> _DATA LISTING_:
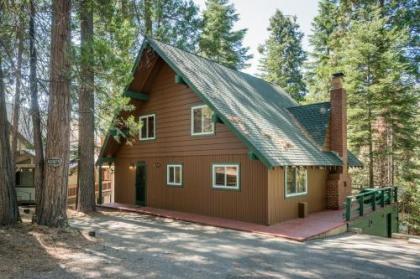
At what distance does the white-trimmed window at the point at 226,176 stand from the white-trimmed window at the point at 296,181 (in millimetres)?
1798

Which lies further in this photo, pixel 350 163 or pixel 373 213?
pixel 350 163

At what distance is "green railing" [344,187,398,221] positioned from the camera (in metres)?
11.6

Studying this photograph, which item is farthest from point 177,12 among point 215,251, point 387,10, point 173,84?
point 215,251

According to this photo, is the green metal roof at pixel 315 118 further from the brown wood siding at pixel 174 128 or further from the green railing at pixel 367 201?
the brown wood siding at pixel 174 128

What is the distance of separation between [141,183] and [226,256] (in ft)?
30.2

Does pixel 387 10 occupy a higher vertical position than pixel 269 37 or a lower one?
lower

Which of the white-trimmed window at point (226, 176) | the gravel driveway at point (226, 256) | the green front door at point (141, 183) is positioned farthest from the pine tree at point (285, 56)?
the gravel driveway at point (226, 256)

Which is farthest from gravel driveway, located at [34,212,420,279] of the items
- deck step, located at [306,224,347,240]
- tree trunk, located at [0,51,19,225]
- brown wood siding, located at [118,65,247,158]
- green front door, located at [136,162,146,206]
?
green front door, located at [136,162,146,206]

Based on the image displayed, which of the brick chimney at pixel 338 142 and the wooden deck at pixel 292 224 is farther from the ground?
the brick chimney at pixel 338 142

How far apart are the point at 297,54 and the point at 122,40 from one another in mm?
27884

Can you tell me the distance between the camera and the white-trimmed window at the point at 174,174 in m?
13.9

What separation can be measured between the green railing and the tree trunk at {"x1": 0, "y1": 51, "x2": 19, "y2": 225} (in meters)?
10.1

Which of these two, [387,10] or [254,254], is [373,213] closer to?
[254,254]

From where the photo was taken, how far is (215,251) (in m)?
7.71
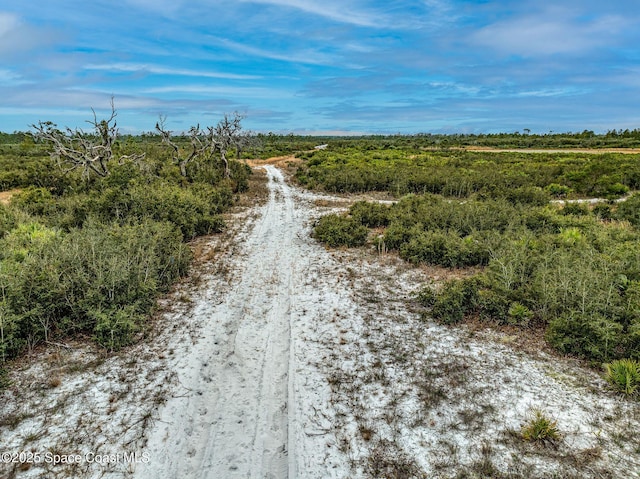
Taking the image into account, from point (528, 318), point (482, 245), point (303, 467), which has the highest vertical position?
point (482, 245)

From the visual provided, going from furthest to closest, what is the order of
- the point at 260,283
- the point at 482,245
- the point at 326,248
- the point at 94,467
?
the point at 326,248, the point at 482,245, the point at 260,283, the point at 94,467

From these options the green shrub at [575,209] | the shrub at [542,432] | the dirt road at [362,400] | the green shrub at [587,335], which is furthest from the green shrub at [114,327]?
the green shrub at [575,209]

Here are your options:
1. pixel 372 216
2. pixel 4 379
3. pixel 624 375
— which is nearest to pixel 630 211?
pixel 372 216

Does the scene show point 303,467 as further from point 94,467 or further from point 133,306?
point 133,306

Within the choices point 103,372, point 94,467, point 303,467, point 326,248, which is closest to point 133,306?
point 103,372

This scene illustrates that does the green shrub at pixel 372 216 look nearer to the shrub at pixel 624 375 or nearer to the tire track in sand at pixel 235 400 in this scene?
the tire track in sand at pixel 235 400

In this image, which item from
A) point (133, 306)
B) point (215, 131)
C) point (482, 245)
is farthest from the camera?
point (215, 131)
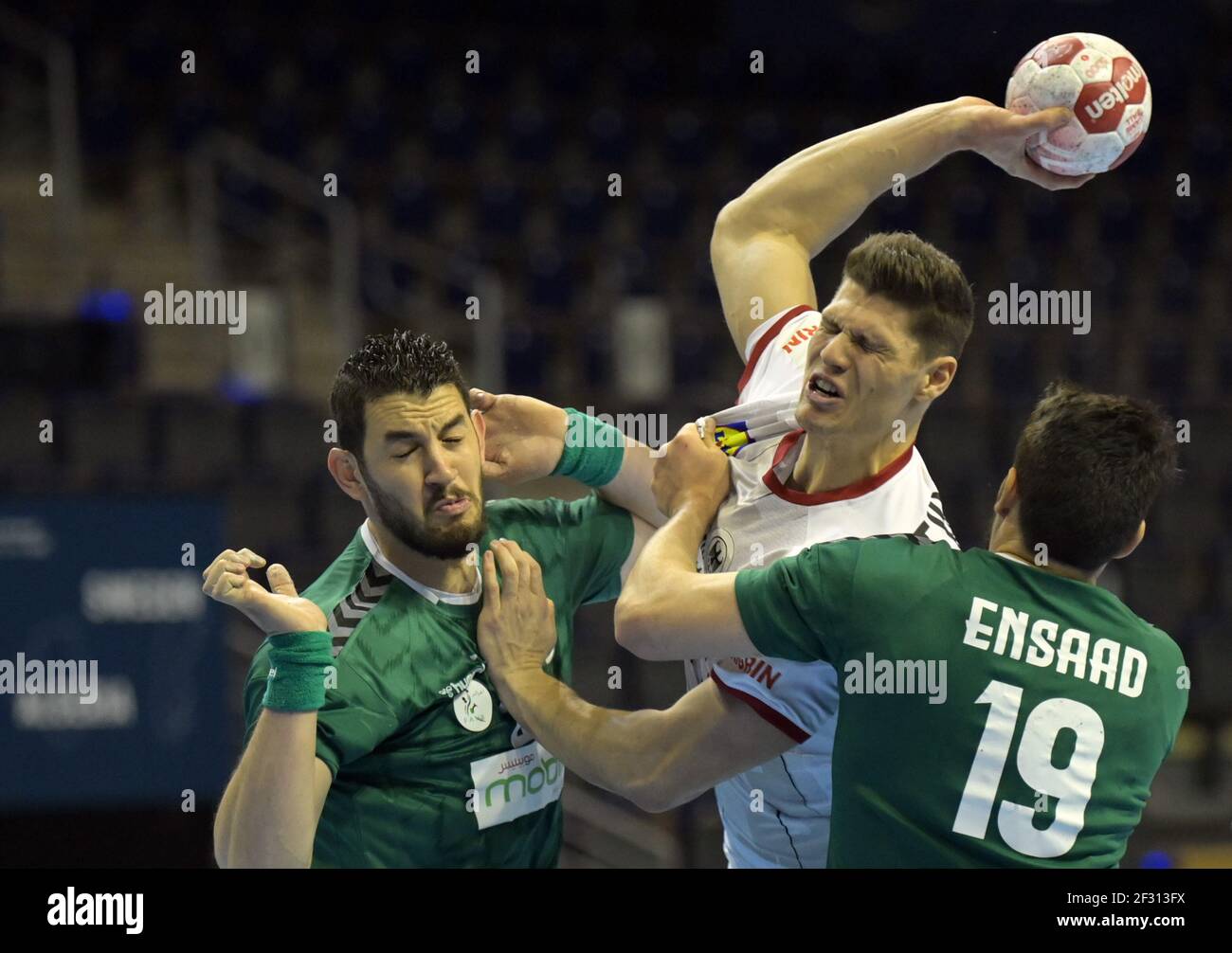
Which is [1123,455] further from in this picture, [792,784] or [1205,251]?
[1205,251]

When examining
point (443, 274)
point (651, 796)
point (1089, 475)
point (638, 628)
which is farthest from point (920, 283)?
point (443, 274)

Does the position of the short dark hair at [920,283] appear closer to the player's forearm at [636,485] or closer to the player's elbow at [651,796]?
the player's forearm at [636,485]

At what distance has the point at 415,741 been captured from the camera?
352cm

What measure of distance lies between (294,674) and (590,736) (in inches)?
29.4

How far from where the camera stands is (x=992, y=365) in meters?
9.79

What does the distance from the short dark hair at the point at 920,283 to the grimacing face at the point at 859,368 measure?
26 mm

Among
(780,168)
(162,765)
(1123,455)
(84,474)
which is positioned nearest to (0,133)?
(84,474)

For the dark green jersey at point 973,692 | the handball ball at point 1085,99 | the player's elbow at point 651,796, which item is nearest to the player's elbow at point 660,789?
the player's elbow at point 651,796

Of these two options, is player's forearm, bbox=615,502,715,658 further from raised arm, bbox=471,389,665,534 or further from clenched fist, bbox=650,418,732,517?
raised arm, bbox=471,389,665,534

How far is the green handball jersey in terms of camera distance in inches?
135

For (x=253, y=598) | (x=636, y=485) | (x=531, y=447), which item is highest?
(x=531, y=447)

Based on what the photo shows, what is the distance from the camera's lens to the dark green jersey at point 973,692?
121 inches

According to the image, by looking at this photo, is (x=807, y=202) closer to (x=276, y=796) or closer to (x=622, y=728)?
(x=622, y=728)

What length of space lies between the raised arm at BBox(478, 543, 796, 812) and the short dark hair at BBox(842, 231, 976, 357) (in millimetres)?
969
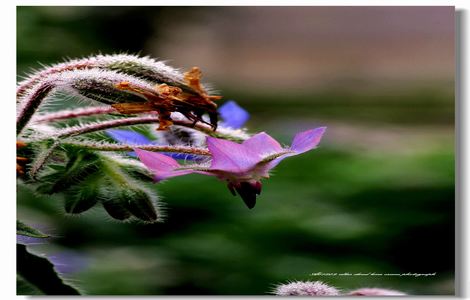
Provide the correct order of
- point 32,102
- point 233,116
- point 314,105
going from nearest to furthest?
point 32,102 < point 233,116 < point 314,105

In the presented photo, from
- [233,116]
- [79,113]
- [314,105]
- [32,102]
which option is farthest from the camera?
[314,105]

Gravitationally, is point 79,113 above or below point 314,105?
below

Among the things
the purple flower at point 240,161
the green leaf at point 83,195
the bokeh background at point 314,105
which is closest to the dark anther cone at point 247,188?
the purple flower at point 240,161

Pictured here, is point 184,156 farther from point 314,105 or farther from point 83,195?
point 314,105

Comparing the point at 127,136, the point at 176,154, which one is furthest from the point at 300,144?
the point at 127,136

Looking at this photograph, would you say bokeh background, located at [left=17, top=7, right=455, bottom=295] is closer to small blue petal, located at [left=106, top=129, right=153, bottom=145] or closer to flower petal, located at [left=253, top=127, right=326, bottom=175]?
small blue petal, located at [left=106, top=129, right=153, bottom=145]

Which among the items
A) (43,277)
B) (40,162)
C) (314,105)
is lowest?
(43,277)
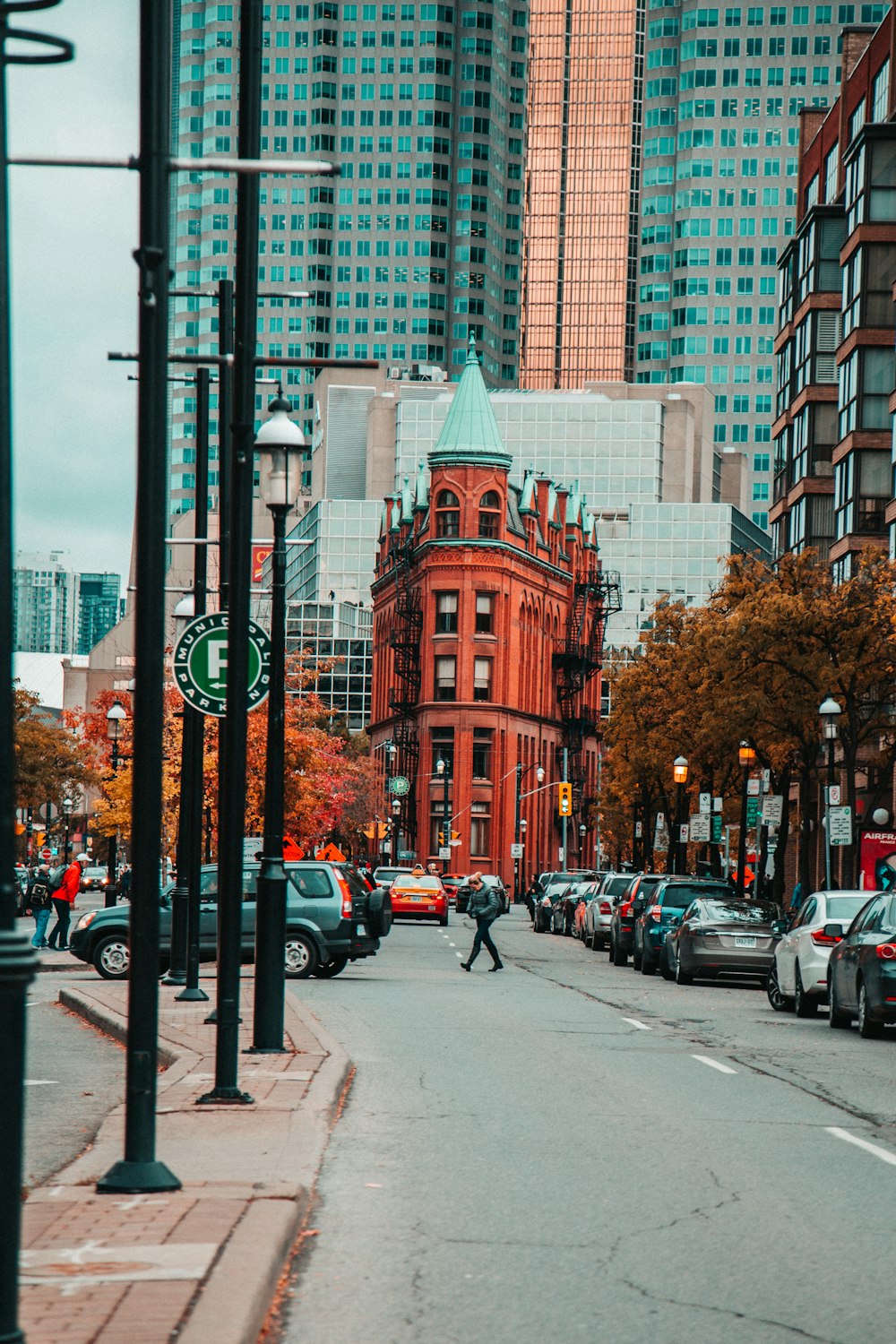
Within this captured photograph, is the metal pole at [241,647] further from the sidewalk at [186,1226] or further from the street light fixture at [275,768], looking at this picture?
the street light fixture at [275,768]

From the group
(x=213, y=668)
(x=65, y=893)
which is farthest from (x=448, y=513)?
(x=213, y=668)

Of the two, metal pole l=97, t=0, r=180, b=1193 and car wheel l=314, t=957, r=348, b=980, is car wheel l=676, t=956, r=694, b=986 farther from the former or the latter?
metal pole l=97, t=0, r=180, b=1193

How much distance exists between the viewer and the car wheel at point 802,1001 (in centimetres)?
2361

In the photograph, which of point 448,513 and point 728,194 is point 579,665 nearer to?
point 448,513

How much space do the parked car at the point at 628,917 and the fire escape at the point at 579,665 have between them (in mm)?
81584

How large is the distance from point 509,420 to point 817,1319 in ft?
469

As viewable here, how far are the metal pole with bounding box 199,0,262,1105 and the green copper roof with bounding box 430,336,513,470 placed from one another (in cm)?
9491

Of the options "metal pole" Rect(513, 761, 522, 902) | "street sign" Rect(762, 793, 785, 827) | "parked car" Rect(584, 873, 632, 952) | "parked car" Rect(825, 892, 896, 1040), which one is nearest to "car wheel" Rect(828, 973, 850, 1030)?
"parked car" Rect(825, 892, 896, 1040)

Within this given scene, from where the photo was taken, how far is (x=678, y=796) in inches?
2288

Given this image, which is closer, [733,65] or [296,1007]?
[296,1007]

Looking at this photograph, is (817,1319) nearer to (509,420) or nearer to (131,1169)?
(131,1169)

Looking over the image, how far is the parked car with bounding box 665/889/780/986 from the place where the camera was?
96.7ft

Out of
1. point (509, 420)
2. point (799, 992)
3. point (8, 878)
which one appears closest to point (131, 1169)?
point (8, 878)

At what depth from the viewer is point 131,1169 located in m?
8.84
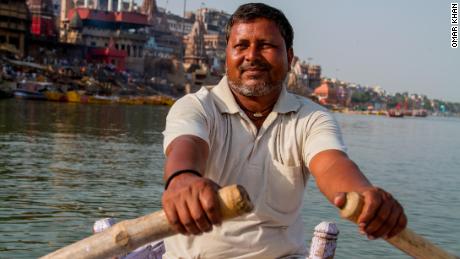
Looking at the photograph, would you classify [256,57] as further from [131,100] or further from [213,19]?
[213,19]

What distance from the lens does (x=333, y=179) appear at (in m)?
2.39

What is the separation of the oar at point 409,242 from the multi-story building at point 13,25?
66.1 meters

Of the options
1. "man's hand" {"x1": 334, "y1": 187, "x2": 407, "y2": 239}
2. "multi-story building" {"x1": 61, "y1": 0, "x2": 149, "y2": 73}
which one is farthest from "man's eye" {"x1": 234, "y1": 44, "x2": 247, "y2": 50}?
"multi-story building" {"x1": 61, "y1": 0, "x2": 149, "y2": 73}

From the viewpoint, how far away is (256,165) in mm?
2922

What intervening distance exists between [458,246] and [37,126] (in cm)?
2002

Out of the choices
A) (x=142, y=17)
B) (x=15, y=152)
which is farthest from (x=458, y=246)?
(x=142, y=17)

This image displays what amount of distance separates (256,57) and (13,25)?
68414 millimetres

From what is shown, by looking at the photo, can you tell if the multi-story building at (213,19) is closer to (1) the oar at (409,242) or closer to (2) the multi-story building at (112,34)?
(2) the multi-story building at (112,34)

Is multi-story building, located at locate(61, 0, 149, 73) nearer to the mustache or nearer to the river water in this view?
the river water

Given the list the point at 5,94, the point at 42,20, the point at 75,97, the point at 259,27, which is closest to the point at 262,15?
the point at 259,27

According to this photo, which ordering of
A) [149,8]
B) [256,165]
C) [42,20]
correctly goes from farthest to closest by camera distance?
[149,8], [42,20], [256,165]

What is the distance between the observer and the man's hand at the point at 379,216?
190 centimetres

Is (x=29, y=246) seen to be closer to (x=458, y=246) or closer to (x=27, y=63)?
(x=458, y=246)

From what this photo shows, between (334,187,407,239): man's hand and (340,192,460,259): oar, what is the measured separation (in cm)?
2
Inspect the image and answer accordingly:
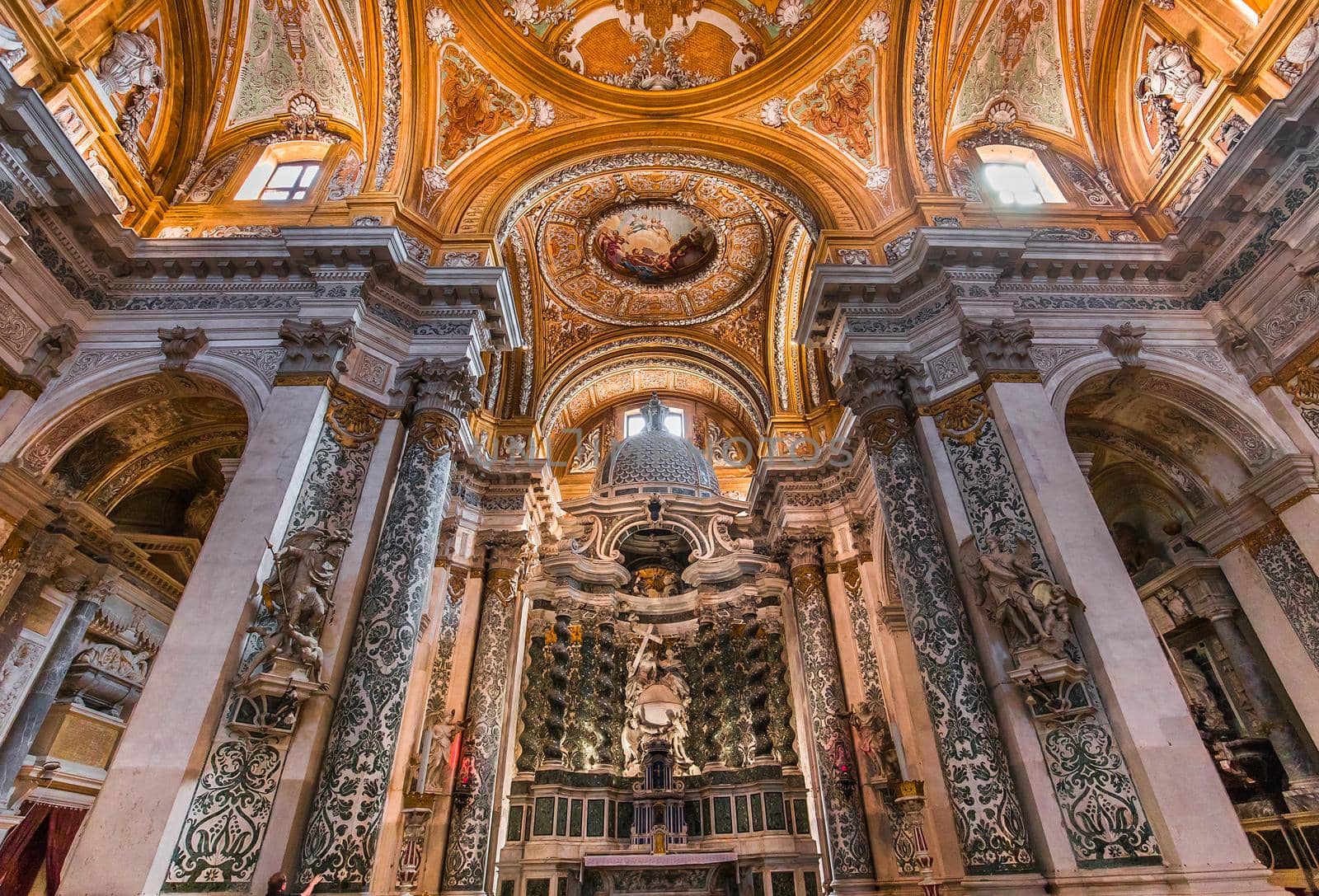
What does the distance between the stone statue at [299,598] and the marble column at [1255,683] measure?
10823 mm

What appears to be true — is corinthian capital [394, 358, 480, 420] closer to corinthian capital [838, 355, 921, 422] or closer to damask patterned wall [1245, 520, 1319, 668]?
corinthian capital [838, 355, 921, 422]

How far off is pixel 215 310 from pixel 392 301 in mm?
2218

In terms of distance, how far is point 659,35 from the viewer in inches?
473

> _EXERCISE TASK_:
From the line containing "Given the list" through the end of the entries, quote each line exactly and nothing else, excluding all pictures.

> _WRITTEN ANSWER_:
Given the list the point at 5,94, the point at 42,20, the point at 75,97, the point at 259,27, which is closest to the point at 262,15?
the point at 259,27

According to this photo, which ordering of
A) [149,8]
B) [256,165]
C) [42,20]
correctly goes from farthest to closest by camera distance?
[149,8], [42,20], [256,165]

What is the distance between the observer and the man's hand at the point at 379,216?
190 centimetres

Is (x=29, y=246) seen to be closer to (x=458, y=246) or closer to (x=27, y=63)?
(x=458, y=246)

From what this photo shows, between (334,187,407,239): man's hand and (340,192,460,259): oar, what is the measured separation (in cm)?
2
Inspect the image and answer accordingly:
What does the distance between the stone statue at [299,598] and the marble column at [1255,683] measure?
10823 mm

What appears to be true — is corinthian capital [394, 358, 480, 420] closer to corinthian capital [838, 355, 921, 422] or closer to damask patterned wall [1245, 520, 1319, 668]?
corinthian capital [838, 355, 921, 422]

How far off is pixel 215 310 from pixel 392 301 in mm?
2218

In terms of distance, how far is point 659,35 from the viewer in inches?
473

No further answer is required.